In early pitches, we said, “Thanks for
considering Lookout. We know we’re brand-new and that you have a lot of
places you can spend your marketing dollars.” We often heard the reply,
“Actually, we’re glad you are here. We really don’t have the right places or
the right ways to reach our audiences.”
So, slowly, we’re surveying a kind of ad
desert. Sure, there is plenty of competition for ad dollars — but a real
hunger for meaningful ways, on the phone and on the desktop, to engage with
would-be customers.
Today we count 17 marketing partners — among
them, the leading financial, education and health players in the county. Not
one that has signed up has failed to renew. These multi-month partners, with
our help, both tout their wares and highlight their own community
connections and social responsibility causes.
Businesses have bought (figuratively and
literally) into our community-forward mission. They love the dynamic,
multimedia storytelling, which has spurred robust reader engagement. Just as
our deepening community involvement has deepened our coverage, so has our
relationship-based selling — a get-to-know-you-and-strategize-with-you
process to form business partnerships that should last — furthered our
community engagement.
Content. If
you had told us a year ago that six months in, Lookout’s business model
might be more advanced than its editorial model, we would have been
surprised. The challenge we’d set out, of course, is proving out that
communities would financially support revived local news.
It seemed as if creating the news product,
given my own and our staff’s experience, would be the easier work.

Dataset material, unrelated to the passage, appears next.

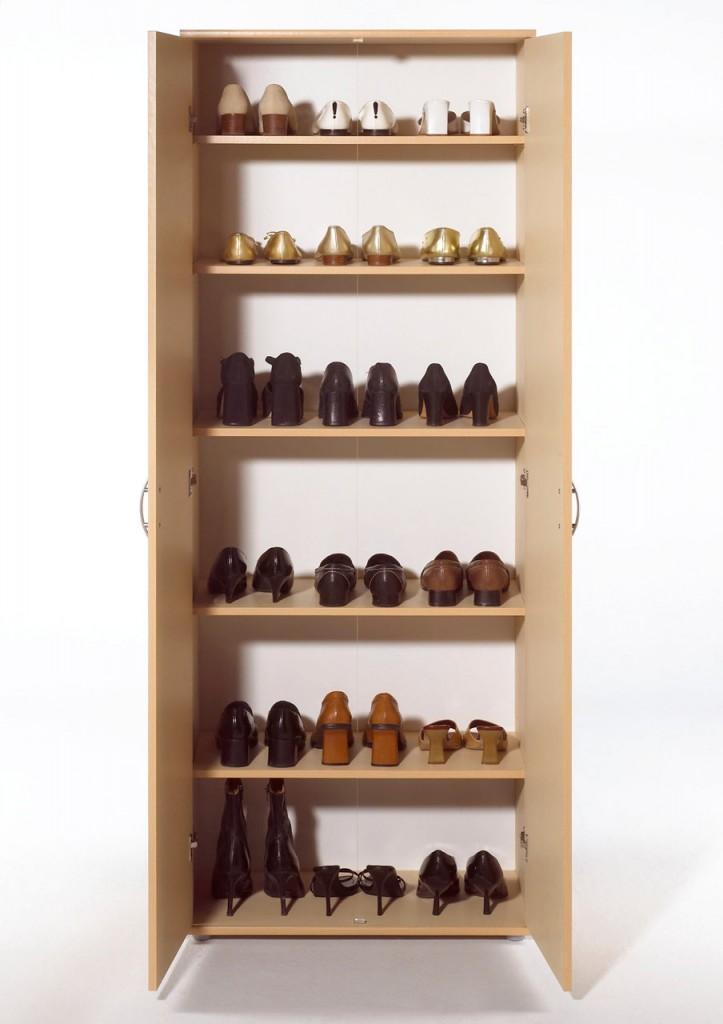 mehrzweckschrank talent f r b ro keller diele buche. Black Bedroom Furniture Sets. Home Design Ideas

Curiously, though, it’s been a challenge. Maybe that isn’t surprising
considering that we were born into the sea of Covid and are just now aiming
to find our land legs as terra becomes firmer. For the first time, as we
enter summer, we can approach normal coverage of a community that’s active,
engaged and physically connected.
We approach what I call our post-launch period
having published almost 2,000 stories, and have now showcased the
best of them. These have been mostly local, with some assists from our
valued content partners, including the LA Times, CalMatters and Kaiser
Health News. These are almost all stories that this community would not have
seen otherwise.
Readers scan through our stories with our
homepage, highly visual, rotating Instacards, and, of course, through every
manner of side door, familiarized one-by-one by our varied outreaches, with
uniquely voiced and diversifying newsletters, text alerts, budding
Spanish-language content, forums and events, and more. As we do all of this,
more readers begin to make Lookout their go-to destination. We set out to
create a local news product that didn’t look like a newspaper, and we have
succeeded with that foundation.
I think we excelled from day one with our
Covid coverage. All 2020, as a reader, as a citizen, I decried how little we
knew about the local hospitals, the local nursing homes, the local toll.
“Knit masks for the nurses at Dominican Hospital,” we were exhorted in the
spring, but we had no idea what it was like inside Dominican, our largest
hospital.
We took the challenge and through the depth of
winter and uncertain spring, we told the story well, and then dove headlong
into the early confusion of all things vaccine as Covid fears turned to
joyous tears at mass vaccination centers. We got correspondence that made us
— all remote half of the time, of course — cry: “I never would have gotten
the vaccine without your help,” read one of the many thankful notes.
Now, we’re embarking more fully on our
original editorial mission. That’s to tell the full range of stories about
this place and its people that I like to call “paradise with problems.” We
get to stretch our full accountability muscles, having proven some early
mettle in our coverage
of school district sexual misconduct. We get to expand widely into
culture, arts, and entertainment. We get to cover — in person — all of the
communities in our increasingly diverse county.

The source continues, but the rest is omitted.